Musica d’Acqua è dunque l’ultimo lavoro discografico dei Sursumcorda che contiene come già detto le musiche del cortometraggio di Fausto Caviglia ma anche del corto intitolato Amir di Jerry D’Avino e brani composti nel 2012. Una musica raffinata, ben eseguita, e sorprendentemente piacevole a far da sottofondo alle ore quotidiane. Undici brani d’autore la cui melodia viene affidata ora alle chitarre ora al violino, per esprimere in maniera molto profonda il lato più autentico delle colonne sonore utilizzate in cortometraggi e documentari che raccontano storie personali, avvenimenti storici e di attualità.
L’essere un ensemble oggi è parecchio difficile, ma i Sursumcorda, nome che deriva dal detto “su con la vita” e a sua volta dal latino Sursum corda “in alto i cuori”, a mio parere hanno intrapreso questo lavoro nel verso giusto centralizzando, come si legge nella loro biografia,l’essenza nel loro essere cangiante: da artisti di strada, a musicisti di teatro, a compositori di musiche d’autore per il cinema, a musicanti di piazze e centri commerciali.Insomma una musica affascinante che ci auguriamo possa arrivare dappertutto.
ForasdominE – Electric Ofelia
Electric Ofelia non è sicuramente un disco “facile” da ascoltare, ma non privo di spunti interessanti. Innanzitutto è ben suonato e, quando il progetto è strumentale, è un requisito fondamentale.
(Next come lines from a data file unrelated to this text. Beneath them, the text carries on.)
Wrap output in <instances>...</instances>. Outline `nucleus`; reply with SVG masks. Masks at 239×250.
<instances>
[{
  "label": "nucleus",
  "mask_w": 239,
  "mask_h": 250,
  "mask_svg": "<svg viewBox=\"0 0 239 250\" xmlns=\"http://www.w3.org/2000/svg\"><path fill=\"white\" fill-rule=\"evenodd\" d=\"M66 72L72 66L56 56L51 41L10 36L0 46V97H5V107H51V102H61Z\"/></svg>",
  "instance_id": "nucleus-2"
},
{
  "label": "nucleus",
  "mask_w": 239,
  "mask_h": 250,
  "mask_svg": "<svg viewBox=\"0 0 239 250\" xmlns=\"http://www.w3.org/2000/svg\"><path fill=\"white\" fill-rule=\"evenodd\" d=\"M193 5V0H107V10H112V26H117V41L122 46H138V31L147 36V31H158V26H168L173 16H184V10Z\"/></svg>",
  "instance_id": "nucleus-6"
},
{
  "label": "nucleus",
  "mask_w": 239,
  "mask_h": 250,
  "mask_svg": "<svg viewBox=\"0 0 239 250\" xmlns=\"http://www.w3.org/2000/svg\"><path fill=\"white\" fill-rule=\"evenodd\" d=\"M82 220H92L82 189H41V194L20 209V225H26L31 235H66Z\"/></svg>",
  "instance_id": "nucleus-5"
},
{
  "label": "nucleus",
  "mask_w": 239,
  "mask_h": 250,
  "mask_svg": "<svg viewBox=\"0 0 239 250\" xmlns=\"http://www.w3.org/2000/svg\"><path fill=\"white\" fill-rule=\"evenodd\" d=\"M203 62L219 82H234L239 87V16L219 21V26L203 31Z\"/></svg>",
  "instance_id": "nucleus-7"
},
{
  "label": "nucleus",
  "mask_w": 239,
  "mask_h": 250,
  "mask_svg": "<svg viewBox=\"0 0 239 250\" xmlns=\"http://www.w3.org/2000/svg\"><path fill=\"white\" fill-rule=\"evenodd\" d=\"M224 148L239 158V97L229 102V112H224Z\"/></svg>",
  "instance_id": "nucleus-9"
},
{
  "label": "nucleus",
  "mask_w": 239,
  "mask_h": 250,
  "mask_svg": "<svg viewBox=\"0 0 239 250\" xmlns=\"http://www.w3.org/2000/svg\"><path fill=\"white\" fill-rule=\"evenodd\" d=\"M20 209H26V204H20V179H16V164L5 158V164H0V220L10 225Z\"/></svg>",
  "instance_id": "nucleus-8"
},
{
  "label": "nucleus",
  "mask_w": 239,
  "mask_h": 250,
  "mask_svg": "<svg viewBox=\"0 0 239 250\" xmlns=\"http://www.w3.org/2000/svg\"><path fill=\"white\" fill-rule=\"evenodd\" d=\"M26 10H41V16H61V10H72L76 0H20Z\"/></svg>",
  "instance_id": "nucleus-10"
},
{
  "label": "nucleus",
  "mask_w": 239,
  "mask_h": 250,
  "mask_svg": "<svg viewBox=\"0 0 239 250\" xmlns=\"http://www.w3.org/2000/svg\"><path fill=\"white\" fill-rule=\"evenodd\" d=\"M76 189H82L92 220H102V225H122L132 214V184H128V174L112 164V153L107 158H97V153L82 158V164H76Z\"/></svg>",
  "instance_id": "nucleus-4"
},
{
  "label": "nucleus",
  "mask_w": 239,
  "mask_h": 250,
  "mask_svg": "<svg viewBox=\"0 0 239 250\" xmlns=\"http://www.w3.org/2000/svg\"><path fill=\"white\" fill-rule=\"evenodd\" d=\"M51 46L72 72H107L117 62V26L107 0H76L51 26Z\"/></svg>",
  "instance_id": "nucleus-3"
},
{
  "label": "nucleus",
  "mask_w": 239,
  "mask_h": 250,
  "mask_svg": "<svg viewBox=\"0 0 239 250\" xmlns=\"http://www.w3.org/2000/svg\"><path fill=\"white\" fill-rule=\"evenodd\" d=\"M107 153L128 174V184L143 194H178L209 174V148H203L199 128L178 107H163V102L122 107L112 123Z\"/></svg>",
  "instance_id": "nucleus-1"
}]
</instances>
L’architettura rock fornita da un uso equilibrato della chitarra si sposa bene con uno sfondo che pare più classico e tenebroso che ci accompagna in ogni traccia; non a caso il disco è influenzato da un universo musicale molto vario, che va dalla musica classica al metal.
Inoltre la mancanza del testo è ben sostituita dal concetto di musica come evocazione: sul sito web di ForasdominE possiamo trovare un immagine associata ad ogni canzone; intento dell’autore è lasciar che la musica ci trasporti, e queste immagini sono le sue trasposizioni visive di ciò che per lui le sue stesse canzoni rappresentano. Quando dico che non è un disco “facile” da ascoltare alludo proprio a questo, e credo che vada preso nella sua totalità per essere gustato al meglio. The last but not the least, la scelta dei titoli. Penso sia necessario in un disco strumentale trovare la giusta armonia tra musica e titolo, se questo concetto di musica evocatrice vuole essere portato a termine. Electric Ofelia (Ofelia dell’Amleto di Shakespeare), Lilith Fatmah (Lilith è un demone femminile mesopotamico associato alla tempesta), rendono bene l’idea di come il dramma e l’oscurità traccino una linea guida a tutto l’album e alle sue sonorità.
Curiosità: ascoltate Classic Variation and Themes di Timo Tolkki cantante degli Stratovarius, album pubblicato nel 1994. Electric Ofelia me lo ricorda molto nelle sonorità cupe e per questi richiami al classico reinterpretato. Un plauso a ForasdominE perché creare da zero e da solo, essendo polistrumentista, un disco di questo genere non è affatto impresa da tutti.